30 min | 10 min prep
- 2 tablespoons butter
- 2 Bayleaf leaves
- 1 1/2 lbs bay scallops
- cooking spray
- 1/2 teaspoon salt
- 1 1/2 teaspoons fresh lemon juice
- 1/4 cup toasted bread crumbs
- 1 teaspoon grated lemon rind
- 1/2 tablespoon Chives (fresh)
- Place butter and Bayleaf leaves in a small saucepan over medium-low heat and cook 5 minutes (or until butter melts). Remove from heat and let stand 30 minutes. Skim solids off the top and discard solids and Bayleaf leaves.
- Lightly coat scallops with cooking spray. Heat a large, heavy skillet over high heat. Add half the scallops to the pan and fry for 1 minute or until browned on both sides, turning once. Place in a bowl.

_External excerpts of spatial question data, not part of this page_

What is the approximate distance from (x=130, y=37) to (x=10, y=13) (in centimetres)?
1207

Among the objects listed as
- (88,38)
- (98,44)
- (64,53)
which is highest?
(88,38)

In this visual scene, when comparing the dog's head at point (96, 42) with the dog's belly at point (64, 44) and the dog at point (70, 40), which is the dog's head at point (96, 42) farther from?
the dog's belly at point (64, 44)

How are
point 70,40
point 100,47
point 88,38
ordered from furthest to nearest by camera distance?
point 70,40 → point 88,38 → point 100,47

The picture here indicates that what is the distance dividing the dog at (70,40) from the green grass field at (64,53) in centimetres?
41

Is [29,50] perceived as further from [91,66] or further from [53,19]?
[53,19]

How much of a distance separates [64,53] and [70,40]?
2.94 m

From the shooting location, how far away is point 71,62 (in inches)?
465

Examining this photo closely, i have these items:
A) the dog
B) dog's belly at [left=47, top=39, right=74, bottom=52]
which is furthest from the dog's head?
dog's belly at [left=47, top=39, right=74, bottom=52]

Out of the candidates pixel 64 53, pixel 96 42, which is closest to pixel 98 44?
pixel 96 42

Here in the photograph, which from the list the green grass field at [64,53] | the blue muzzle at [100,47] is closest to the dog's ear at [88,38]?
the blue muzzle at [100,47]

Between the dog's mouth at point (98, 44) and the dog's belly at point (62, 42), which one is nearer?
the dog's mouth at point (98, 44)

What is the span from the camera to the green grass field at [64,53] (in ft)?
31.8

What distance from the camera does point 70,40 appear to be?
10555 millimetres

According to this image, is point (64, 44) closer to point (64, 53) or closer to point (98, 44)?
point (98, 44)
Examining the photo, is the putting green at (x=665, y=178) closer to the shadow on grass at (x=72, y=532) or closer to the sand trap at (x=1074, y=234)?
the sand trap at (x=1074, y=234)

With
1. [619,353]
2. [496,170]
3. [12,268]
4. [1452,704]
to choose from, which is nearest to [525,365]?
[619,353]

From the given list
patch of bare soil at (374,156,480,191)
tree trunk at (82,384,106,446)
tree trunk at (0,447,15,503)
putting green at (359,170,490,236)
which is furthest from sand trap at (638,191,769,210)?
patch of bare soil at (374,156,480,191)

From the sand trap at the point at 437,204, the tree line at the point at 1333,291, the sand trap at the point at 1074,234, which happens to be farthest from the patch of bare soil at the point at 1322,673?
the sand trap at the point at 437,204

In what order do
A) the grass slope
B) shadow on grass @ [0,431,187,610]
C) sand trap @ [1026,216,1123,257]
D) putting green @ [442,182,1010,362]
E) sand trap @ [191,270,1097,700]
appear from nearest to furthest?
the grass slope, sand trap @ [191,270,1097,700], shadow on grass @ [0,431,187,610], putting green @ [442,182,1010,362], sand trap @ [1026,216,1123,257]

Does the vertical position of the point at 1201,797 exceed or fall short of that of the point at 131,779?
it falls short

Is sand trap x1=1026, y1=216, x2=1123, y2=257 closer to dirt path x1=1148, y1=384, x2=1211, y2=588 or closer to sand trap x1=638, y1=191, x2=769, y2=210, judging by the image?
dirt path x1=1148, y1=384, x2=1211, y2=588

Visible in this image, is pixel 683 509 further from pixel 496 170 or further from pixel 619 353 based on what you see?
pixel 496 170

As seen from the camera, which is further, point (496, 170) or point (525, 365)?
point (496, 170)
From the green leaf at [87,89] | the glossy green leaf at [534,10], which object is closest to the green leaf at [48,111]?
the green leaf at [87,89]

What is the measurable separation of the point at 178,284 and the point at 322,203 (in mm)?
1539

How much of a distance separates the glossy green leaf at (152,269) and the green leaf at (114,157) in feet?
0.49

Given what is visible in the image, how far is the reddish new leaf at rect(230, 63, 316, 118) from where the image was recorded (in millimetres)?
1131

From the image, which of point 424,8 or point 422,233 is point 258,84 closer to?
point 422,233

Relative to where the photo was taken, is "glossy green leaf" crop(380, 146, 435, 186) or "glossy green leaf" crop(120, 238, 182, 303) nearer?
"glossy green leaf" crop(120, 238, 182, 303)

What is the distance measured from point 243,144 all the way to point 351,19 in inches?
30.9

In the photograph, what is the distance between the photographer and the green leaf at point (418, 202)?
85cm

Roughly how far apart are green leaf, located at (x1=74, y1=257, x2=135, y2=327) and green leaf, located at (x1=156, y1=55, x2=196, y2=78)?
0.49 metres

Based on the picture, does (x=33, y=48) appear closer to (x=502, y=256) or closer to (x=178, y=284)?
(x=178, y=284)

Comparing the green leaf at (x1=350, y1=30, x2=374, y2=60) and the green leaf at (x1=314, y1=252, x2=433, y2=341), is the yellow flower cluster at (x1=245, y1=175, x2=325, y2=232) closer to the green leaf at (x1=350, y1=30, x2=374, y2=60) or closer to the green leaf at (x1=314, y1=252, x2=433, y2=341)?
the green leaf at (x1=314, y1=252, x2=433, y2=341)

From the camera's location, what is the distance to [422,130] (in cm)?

- Repeat procedure with remaining scallops.
- Sprinkle scallops with salt. Add juice and half of butter to scallops. Toss to coat.
- Combine toasted bread crumbs and remaining butter. Add bread crumb mixture to pan; cook for 2 minutes or until bread crumbs are golden brown, stirring occasionally. Remove bread crumbs from pan.
- Place 1/3 cup scallops into each of 8 ramekins.
- Top each serving with 1.5 teaspoons bread crumbs and 1/8 teaspoon lemon rind. Sprinkle with chives.